Friday, February 5, 2010

The goldilocks problem

In teaching students how to design and implement proofs, we start them with an extremely structured format. This structure is both a boon and an irritation, since it helps organize the ingredients of a proof, while at the same time making the format of a proof extremely predictable. We have the goldilocks problem of making the form predictable enough, but not too predictable.

If students want to prove something about all natural numbers, they introduce a name for a generic natural number, prove things about it, and then conclude that the results they've proved apply to all natural numbers.

We force them to indent the results they prove about the generic natural number, to emphasize that they are inside the "world" where name they've introduced is a generic natural number.

If they go further and implement a proof about an implication, of the form P implies Q, we have them (at least for a direct proof) assume P is true, indent some more, and then derive Q. Our rationale for this step is that if P were false the implication would be vacuously true, so they only have to worry about the case where P is true.

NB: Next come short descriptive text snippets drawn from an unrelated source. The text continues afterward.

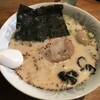 蔵運 麺太郎 - 塩ラーメン（800円）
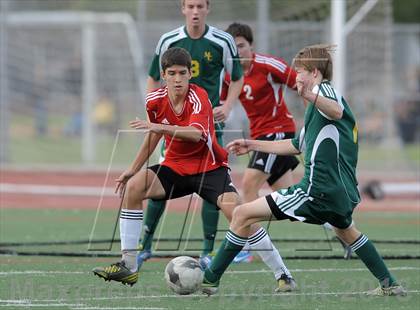 Thumbnail 1 in Mira Costa @ Palos Verdes photogallery.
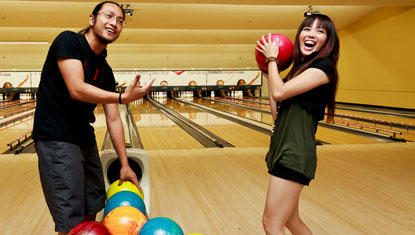 First Date Ideas: That I Find Fun!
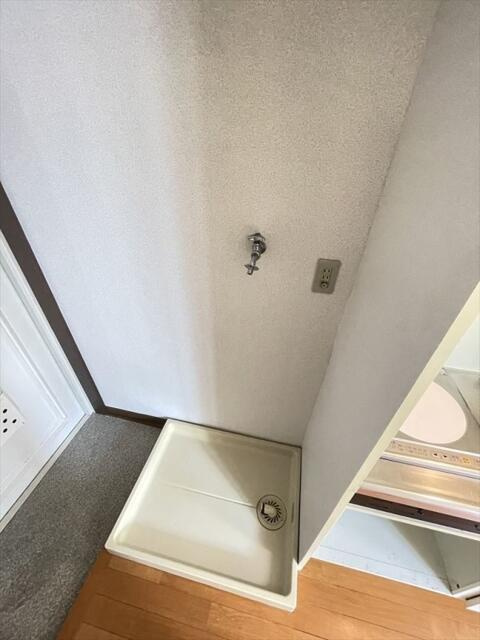 川崎市多摩区三田１丁目の賃貸マンションの設備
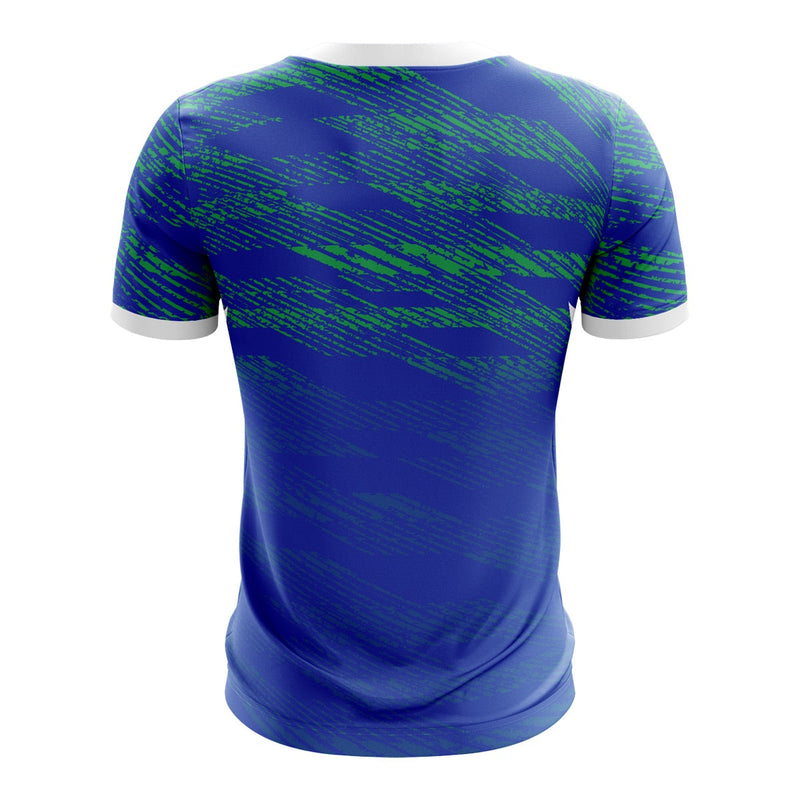 Load image into Gallery viewer, Glenmuir United FC Jersey (D10) - Kids
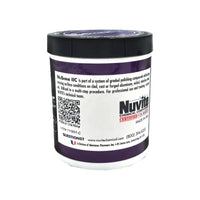 Nuvite - NUSHINE IIC - Oxidation removal & repolish | Left | 1 pound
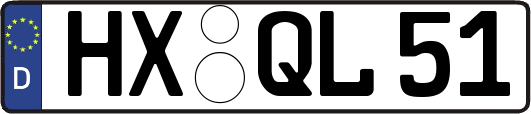 HX-QL51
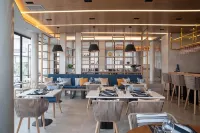 Seasabelle Hotel Near Athens Airport - breakfast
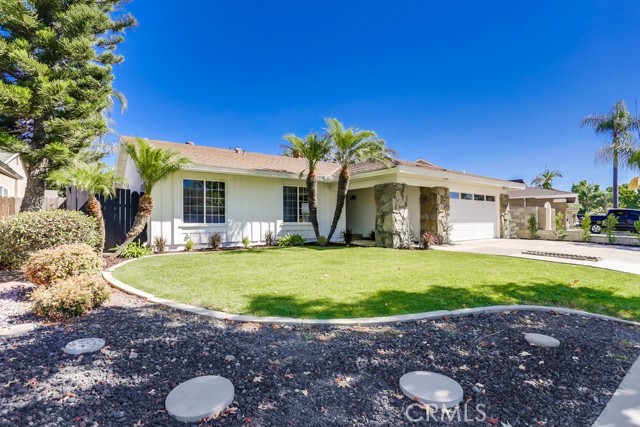 Elkstone Ave, Anaheim, CA 92807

We expect students who become mature theoreticians will develop their own voice, and write clear, valid proofs that diverge from the proof format that we impose in our course, with its arbitrary order and indentation. We don't know exactly when they will develop this mathematical maturity (some of them may already have), so in the mean time we coerce them into mastering one format for proofs that they, and the course teaching staff, can agree works.

My challenge in communicating the proof format to them is to get most students to the point that they are nodding along with the proof format because they understand it, but stop before they are all nodding off. Goldilocks.